[Records provided]

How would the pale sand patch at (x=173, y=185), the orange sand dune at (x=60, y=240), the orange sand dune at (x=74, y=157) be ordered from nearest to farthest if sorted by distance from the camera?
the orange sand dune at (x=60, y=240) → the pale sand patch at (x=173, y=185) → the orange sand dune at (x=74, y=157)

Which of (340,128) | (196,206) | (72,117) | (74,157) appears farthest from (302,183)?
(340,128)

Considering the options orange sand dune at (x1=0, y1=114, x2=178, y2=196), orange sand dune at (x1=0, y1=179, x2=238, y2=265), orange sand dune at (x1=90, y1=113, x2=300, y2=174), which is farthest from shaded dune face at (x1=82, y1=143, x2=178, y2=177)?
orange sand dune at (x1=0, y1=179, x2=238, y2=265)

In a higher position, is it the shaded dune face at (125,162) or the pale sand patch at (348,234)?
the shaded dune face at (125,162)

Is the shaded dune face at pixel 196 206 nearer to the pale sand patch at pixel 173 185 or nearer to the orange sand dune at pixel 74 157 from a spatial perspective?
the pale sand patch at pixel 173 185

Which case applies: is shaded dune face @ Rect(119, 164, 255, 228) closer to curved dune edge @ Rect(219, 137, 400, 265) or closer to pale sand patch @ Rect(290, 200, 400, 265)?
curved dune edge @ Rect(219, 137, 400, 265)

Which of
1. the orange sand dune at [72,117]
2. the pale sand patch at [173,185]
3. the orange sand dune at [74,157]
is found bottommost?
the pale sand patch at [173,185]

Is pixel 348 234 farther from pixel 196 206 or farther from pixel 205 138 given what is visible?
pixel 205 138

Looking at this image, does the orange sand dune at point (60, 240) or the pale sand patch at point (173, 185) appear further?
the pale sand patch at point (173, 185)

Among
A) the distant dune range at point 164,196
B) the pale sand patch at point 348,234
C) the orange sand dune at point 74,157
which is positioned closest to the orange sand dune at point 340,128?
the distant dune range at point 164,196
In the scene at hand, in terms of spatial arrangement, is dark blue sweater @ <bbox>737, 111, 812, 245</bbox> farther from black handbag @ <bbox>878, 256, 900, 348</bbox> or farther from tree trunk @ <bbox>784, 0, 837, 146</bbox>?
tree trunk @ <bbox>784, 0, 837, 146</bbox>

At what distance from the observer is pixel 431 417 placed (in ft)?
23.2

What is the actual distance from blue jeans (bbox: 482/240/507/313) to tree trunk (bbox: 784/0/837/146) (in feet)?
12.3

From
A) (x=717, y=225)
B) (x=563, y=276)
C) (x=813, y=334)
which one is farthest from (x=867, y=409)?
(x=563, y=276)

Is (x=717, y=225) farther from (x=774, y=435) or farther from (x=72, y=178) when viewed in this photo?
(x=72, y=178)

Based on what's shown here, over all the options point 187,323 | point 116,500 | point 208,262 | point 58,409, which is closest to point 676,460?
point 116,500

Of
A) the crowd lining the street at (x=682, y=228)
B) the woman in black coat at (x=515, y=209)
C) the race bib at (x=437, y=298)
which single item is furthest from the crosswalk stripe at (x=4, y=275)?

[Given task] Arrange every line above as a JSON list of strings, one string per line, leaving out the blank lines.

[Final result]
[
  "How would the pale sand patch at (x=173, y=185), the orange sand dune at (x=60, y=240), the orange sand dune at (x=74, y=157) be ordered from nearest to farthest if sorted by distance from the camera?",
  "the orange sand dune at (x=60, y=240) → the pale sand patch at (x=173, y=185) → the orange sand dune at (x=74, y=157)",
  "Which of (340,128) | (196,206) | (72,117) | (74,157) appears farthest from (302,183)?",
  "(340,128)",
  "Considering the options orange sand dune at (x1=0, y1=114, x2=178, y2=196), orange sand dune at (x1=0, y1=179, x2=238, y2=265), orange sand dune at (x1=90, y1=113, x2=300, y2=174), which is farthest from shaded dune face at (x1=82, y1=143, x2=178, y2=177)?",
  "orange sand dune at (x1=0, y1=179, x2=238, y2=265)",
  "In a higher position, is it the shaded dune face at (125,162) or the pale sand patch at (348,234)?",
  "the shaded dune face at (125,162)",
  "Is the shaded dune face at pixel 196 206 nearer to the pale sand patch at pixel 173 185 or nearer to the orange sand dune at pixel 74 157 from a spatial perspective?",
  "the pale sand patch at pixel 173 185",
  "Which case applies: is shaded dune face @ Rect(119, 164, 255, 228) closer to curved dune edge @ Rect(219, 137, 400, 265) or closer to pale sand patch @ Rect(290, 200, 400, 265)?",
  "curved dune edge @ Rect(219, 137, 400, 265)",
  "Which of",
  "1. the orange sand dune at [72,117]",
  "2. the pale sand patch at [173,185]",
  "3. the orange sand dune at [74,157]",
  "is found bottommost?",
  "the pale sand patch at [173,185]",
  "Is pixel 348 234 farther from pixel 196 206 or farther from pixel 205 138 given what is visible?",
  "pixel 205 138",
  "Looking at this image, does the orange sand dune at point (60, 240) or the pale sand patch at point (173, 185) appear further?",
  "the pale sand patch at point (173, 185)",
  "Among",
  "A) the distant dune range at point 164,196",
  "B) the pale sand patch at point 348,234",
  "C) the orange sand dune at point 74,157",
  "which is positioned closest to the orange sand dune at point 340,128?",
  "the distant dune range at point 164,196",
  "In the scene at hand, in terms of spatial arrangement, is dark blue sweater @ <bbox>737, 111, 812, 245</bbox> farther from black handbag @ <bbox>878, 256, 900, 348</bbox> or farther from tree trunk @ <bbox>784, 0, 837, 146</bbox>?",
  "tree trunk @ <bbox>784, 0, 837, 146</bbox>",
  "At what distance from the observer is pixel 431 417 placed (in ft)?",
  "23.2",
  "What is the actual distance from blue jeans (bbox: 482/240/507/313) to tree trunk (bbox: 784/0/837/146) (in feet)?",
  "12.3",
  "From",
  "A) (x=717, y=225)",
  "B) (x=563, y=276)",
  "C) (x=813, y=334)",
  "which one is farthest from (x=867, y=409)?",
  "(x=563, y=276)",
  "Is (x=717, y=225) farther from (x=774, y=435) or farther from (x=72, y=178) when viewed in this photo?",
  "(x=72, y=178)",
  "Based on what's shown here, over all the options point 187,323 | point 116,500 | point 208,262 | point 58,409, which is closest to point 676,460?",
  "point 116,500",
  "Of",
  "A) the crowd lining the street at (x=682, y=228)",
  "B) the woman in black coat at (x=515, y=209)",
  "C) the race bib at (x=437, y=298)",
  "which single item is furthest from the crosswalk stripe at (x=4, y=275)?"
]